Belanghebbende : [X]

Te : [Z]

Verweerder : de Inspecteur van de Belastingdienst/Particulieren [P]

Aangevallen beslissing : uitspraak op bezwaar

Betreft : aanslag inkomstenbelasting /premie volksverzekeringen 1998

Nummer : [01.H86]

Mondelinge behandeling : op 29 oktober 2002 te Arnhem

Waarbij verschenen : belanghebbende alsmede [de Inspecteur]

gronden:

1. Belanghebbendes zwager (hierna: de zwager) woont in Sardinië en drijft daar met zijn broer een landbouwbedrijf waarin zij ieder voor 50% deel-nemen, onder de naam sociëteit [A]. Om het bedrijf draaiende te houden moest in 1997 een tractor worden aangeschaft, welke aanschaf werd gefinancierd met een lening van de [a-bank] groot circa ƒ 108.000 tegen een rente van 12,85% per jaar. Per jaar moet circa ƒ 17.500 op de lening worden afgelost.

2. In het onderhavige jaar is met het landbouwbedrijf een netto-winst behaald van ƒ 55.000. Hierbij is nog geen rekening gehouden met te betalen (zwarte) lonen en de aflossing van genoemde lening. Na aftrek daarvan resteert een winst waarvan twee families moeten leven: het gezin van de zwager (met vrouw en vier kinderen) alsmede het gezin van diens broer (met vrouw en drie kinderen).
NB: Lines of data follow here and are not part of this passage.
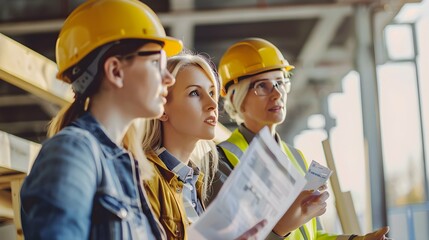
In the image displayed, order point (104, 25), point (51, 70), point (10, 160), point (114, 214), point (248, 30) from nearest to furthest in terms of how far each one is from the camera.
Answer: point (114, 214) → point (104, 25) → point (10, 160) → point (51, 70) → point (248, 30)

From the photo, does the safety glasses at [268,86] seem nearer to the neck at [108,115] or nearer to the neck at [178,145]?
the neck at [178,145]

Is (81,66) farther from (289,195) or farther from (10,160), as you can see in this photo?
(10,160)

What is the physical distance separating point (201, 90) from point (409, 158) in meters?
28.3

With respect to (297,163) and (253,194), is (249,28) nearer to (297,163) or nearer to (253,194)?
(297,163)

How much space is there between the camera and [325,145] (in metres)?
3.91

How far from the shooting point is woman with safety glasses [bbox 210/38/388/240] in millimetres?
3586

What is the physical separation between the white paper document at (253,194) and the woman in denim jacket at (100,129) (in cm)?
16

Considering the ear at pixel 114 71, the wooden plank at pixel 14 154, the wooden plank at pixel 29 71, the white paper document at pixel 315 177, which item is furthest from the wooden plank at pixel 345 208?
the ear at pixel 114 71

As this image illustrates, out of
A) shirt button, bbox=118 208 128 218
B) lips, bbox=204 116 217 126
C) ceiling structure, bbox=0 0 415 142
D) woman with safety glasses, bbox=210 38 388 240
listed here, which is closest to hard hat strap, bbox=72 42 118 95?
shirt button, bbox=118 208 128 218

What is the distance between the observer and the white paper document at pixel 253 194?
1956mm

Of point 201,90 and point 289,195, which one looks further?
point 201,90

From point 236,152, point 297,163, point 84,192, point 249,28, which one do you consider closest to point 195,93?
point 236,152

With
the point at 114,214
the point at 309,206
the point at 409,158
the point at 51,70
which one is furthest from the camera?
the point at 409,158

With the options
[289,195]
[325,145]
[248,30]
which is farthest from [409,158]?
[289,195]
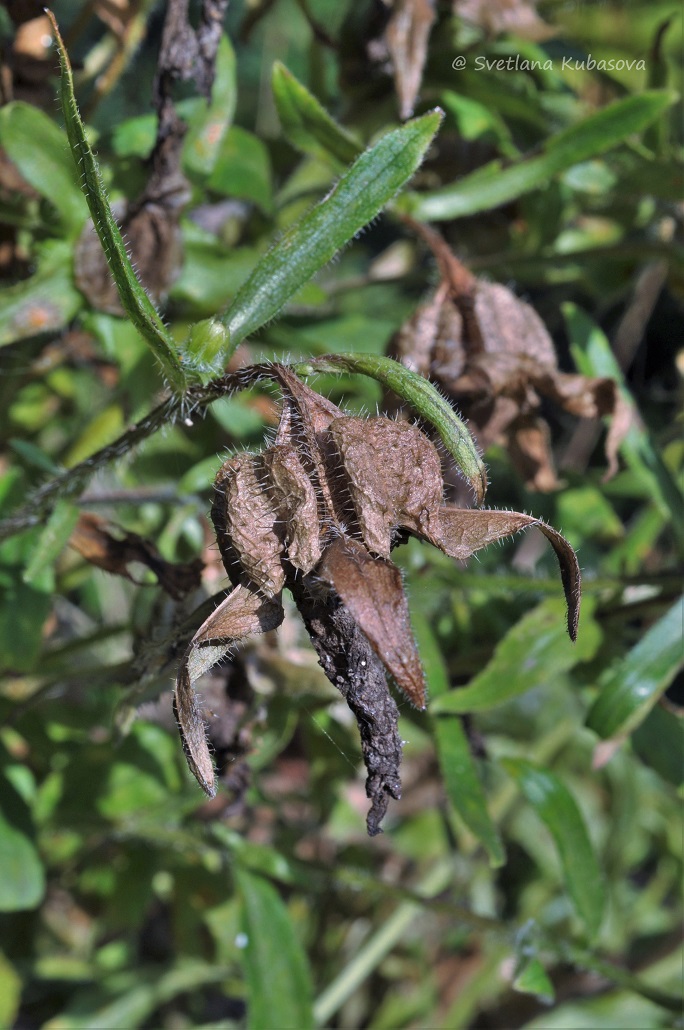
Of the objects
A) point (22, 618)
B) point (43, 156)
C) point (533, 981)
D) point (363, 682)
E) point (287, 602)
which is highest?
point (43, 156)

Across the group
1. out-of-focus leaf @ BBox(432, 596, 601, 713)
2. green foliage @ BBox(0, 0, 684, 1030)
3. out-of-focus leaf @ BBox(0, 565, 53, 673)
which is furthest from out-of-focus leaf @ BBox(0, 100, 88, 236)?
out-of-focus leaf @ BBox(432, 596, 601, 713)

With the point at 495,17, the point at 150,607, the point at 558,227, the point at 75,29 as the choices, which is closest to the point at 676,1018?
the point at 150,607

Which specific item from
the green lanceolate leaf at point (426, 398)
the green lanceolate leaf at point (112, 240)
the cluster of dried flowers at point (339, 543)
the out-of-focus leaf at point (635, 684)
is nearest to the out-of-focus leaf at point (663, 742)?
the out-of-focus leaf at point (635, 684)

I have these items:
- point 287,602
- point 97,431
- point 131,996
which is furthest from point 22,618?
point 131,996

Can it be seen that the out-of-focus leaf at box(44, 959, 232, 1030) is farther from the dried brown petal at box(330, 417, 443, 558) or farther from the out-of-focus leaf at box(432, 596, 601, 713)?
the dried brown petal at box(330, 417, 443, 558)

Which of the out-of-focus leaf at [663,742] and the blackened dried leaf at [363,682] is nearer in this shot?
the blackened dried leaf at [363,682]

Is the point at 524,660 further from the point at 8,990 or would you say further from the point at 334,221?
the point at 8,990

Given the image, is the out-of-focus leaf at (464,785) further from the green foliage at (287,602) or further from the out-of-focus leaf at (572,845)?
the out-of-focus leaf at (572,845)
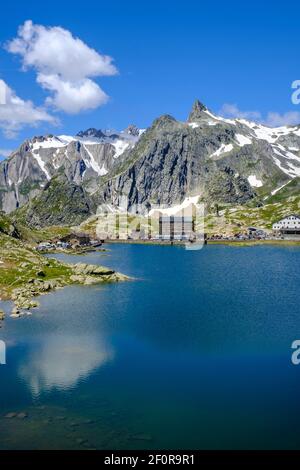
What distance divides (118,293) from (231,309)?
27304 mm

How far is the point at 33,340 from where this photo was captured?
226 ft

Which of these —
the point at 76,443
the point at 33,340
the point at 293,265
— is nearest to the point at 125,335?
the point at 33,340

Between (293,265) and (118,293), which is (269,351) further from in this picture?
(293,265)

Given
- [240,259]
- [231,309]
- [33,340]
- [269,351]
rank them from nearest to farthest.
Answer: [269,351]
[33,340]
[231,309]
[240,259]

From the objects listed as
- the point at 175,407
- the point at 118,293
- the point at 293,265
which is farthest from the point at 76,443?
the point at 293,265

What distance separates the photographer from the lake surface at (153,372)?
4194cm

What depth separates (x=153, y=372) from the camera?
56281 mm

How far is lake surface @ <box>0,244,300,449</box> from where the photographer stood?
4194 centimetres
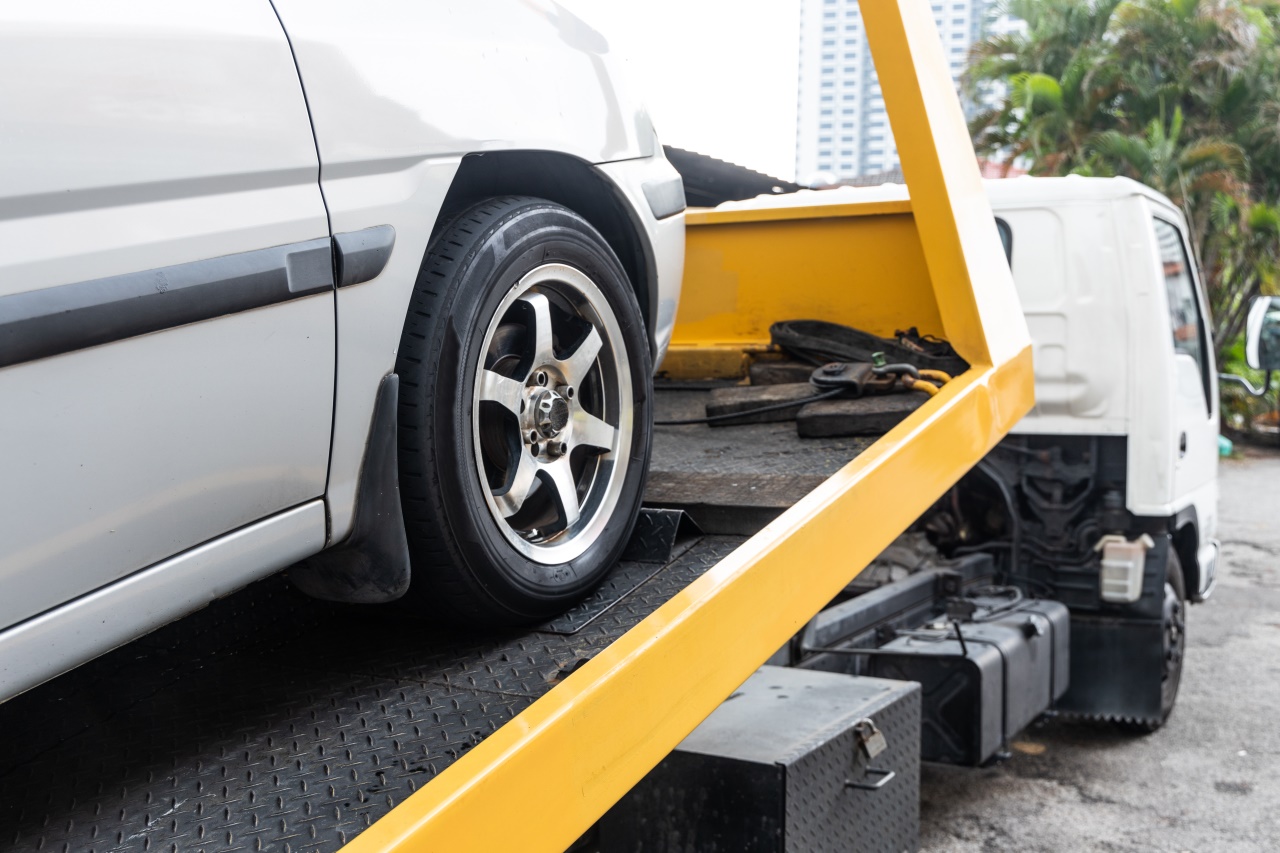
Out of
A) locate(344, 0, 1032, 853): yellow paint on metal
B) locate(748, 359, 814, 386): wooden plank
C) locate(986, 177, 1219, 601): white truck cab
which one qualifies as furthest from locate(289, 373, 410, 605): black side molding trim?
locate(986, 177, 1219, 601): white truck cab

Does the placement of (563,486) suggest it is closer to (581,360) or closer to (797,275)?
(581,360)

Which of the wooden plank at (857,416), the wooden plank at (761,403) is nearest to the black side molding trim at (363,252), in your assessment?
the wooden plank at (857,416)

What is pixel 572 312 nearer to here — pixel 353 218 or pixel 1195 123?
pixel 353 218

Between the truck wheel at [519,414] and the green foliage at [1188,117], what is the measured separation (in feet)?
46.1

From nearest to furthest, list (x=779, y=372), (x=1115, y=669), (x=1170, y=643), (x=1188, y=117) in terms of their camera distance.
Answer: (x=779, y=372), (x=1115, y=669), (x=1170, y=643), (x=1188, y=117)

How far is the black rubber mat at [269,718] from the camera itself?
1.39 m

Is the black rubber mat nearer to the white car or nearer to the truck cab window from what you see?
the white car

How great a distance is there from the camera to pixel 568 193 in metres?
2.24

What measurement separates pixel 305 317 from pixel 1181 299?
467 cm

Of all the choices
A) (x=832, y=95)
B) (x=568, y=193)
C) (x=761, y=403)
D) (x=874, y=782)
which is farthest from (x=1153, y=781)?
(x=832, y=95)

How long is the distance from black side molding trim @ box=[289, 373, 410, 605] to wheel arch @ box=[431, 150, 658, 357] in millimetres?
346

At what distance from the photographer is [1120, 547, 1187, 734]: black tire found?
16.1 feet

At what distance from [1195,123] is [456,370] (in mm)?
16391

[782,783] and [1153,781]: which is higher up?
[782,783]
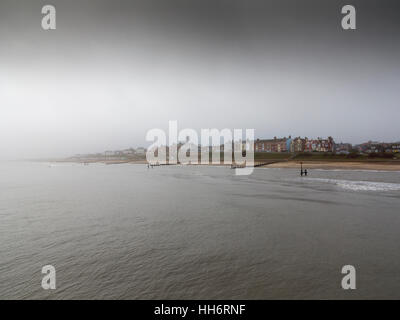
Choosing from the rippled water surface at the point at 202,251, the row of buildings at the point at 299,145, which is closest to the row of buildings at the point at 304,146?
the row of buildings at the point at 299,145

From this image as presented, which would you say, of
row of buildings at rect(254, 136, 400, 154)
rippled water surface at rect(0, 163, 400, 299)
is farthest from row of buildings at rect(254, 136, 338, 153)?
rippled water surface at rect(0, 163, 400, 299)

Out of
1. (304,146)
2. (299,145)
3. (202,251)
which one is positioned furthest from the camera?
(304,146)

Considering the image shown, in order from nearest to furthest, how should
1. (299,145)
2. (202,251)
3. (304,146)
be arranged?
(202,251) → (299,145) → (304,146)

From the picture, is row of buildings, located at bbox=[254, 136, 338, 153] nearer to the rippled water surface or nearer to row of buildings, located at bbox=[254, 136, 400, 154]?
row of buildings, located at bbox=[254, 136, 400, 154]

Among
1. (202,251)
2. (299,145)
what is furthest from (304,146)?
(202,251)

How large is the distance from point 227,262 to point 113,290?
4.49m

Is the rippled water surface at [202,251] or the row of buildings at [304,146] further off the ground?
the row of buildings at [304,146]

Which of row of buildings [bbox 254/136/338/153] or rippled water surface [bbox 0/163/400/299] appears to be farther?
row of buildings [bbox 254/136/338/153]

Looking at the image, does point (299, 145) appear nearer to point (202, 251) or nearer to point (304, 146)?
point (304, 146)

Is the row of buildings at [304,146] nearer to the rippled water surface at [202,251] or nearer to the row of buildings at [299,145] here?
the row of buildings at [299,145]

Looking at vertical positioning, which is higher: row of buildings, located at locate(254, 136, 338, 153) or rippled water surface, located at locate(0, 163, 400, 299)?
row of buildings, located at locate(254, 136, 338, 153)
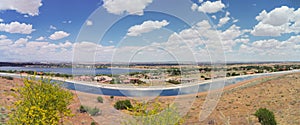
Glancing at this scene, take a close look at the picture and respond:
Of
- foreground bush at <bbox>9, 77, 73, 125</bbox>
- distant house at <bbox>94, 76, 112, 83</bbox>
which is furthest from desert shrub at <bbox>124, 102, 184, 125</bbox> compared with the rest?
distant house at <bbox>94, 76, 112, 83</bbox>

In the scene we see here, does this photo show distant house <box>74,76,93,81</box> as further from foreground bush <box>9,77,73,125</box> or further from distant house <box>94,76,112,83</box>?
foreground bush <box>9,77,73,125</box>

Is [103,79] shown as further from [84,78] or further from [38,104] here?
[38,104]

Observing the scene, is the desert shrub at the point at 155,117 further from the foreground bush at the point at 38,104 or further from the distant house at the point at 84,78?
the distant house at the point at 84,78

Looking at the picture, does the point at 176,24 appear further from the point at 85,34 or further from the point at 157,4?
the point at 85,34


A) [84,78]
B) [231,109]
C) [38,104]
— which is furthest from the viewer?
[231,109]

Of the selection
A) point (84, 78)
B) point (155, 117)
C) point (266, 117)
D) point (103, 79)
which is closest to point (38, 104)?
point (84, 78)

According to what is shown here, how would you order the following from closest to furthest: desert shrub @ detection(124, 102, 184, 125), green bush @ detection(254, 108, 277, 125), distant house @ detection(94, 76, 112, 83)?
desert shrub @ detection(124, 102, 184, 125) → distant house @ detection(94, 76, 112, 83) → green bush @ detection(254, 108, 277, 125)

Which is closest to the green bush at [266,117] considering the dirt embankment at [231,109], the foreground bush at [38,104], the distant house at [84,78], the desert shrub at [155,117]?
the dirt embankment at [231,109]

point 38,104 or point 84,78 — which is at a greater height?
point 84,78

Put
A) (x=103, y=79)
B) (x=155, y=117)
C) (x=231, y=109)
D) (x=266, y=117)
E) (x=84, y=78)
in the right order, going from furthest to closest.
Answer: (x=231, y=109) < (x=266, y=117) < (x=103, y=79) < (x=84, y=78) < (x=155, y=117)

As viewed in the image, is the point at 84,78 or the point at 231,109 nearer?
the point at 84,78

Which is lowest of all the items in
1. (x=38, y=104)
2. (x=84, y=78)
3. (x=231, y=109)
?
(x=231, y=109)
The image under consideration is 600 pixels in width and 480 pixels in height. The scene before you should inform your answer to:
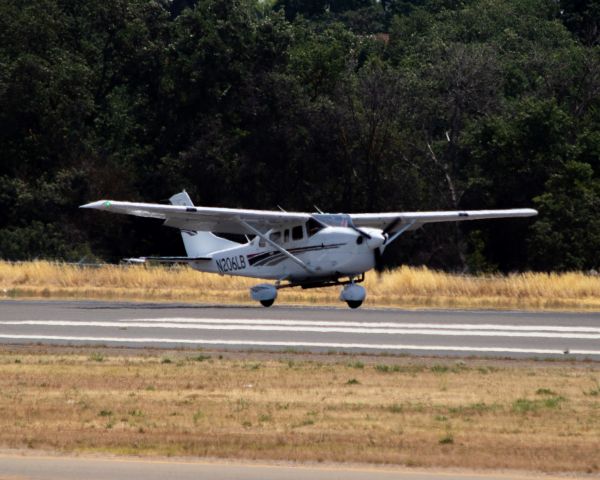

De Inspecteur heeft ter zitting verklaard niet te bestrijden dat de zwager over het hem toekomende gedeelte van de winst nog circa ƒ 2.000 belasting moet betalen.

3. Belanghebbende heeft in 1998 aangifte gedaan van een belastbaar inkomen van ƒ 71.900. In verband met een overmaking in het onderhavige jaar van ƒ 15.000 naar het bedrijf van voornoemde zwager heeft hij - met toepassing van de in artikel 46, eerste lid, aanhef, onderdeel a, ten 2e, van de Wet op de inkomstenbelasting 1964 (hierna: de Wet) neergelegde drempel (in dit geval ƒ 5.852) - een bedrag van ƒ 9.148 in aftrek gebracht als buitengewone lasten wegens uitgaven tot voorziening in het levensonderhoud van verwanten.

De Inspecteur heeft deze aftrek niet toegestaan en het belastbaar inkomen vastgesteld op ƒ 81.048.

4. Belanghebbende heeft verklaard dat het bedrag van ƒ 15.000 was bedoeld voor de ondersteuning in het levensonderhoud van de zwager en diens gezin en slechts daarom niet naar diens privé-rekening maar naar de bankrekening van diens bedrijf is overgemaakt omdat alsdan voor de Italiaanse overheid duidelijk zou worden dat het bedrijf zelf over te weinig middelen beschikte om te moderniseren/investeren en het aldus eerder in aanmerking zou komen voor overheidssubsidie

5. Volgens de Inspecteur is met betrekking tot het bedrag van ƒ 9.148 geen sprake van buitengewone lasten ter zake van voorziening levensonderhoud van verwanten doch van een bijdrage om wat royaler te kunnen leven. Hij voert daartoe de volgende argumenten aan:

a. de uitgaven moeten dienen om de ondersteunde in staat te stellen tot het voeren van een redelijk bestaan in de samenleving waarvan hij deel uitmaakt: Sardinië is een van de armere delen van Italië;

b. belanghebbende had ook een schenking aan zijn zwager kunnen doen dan wel een lening kunnen verstrekken. Wellicht had ook de regering een subsidie kunnen verstrekken.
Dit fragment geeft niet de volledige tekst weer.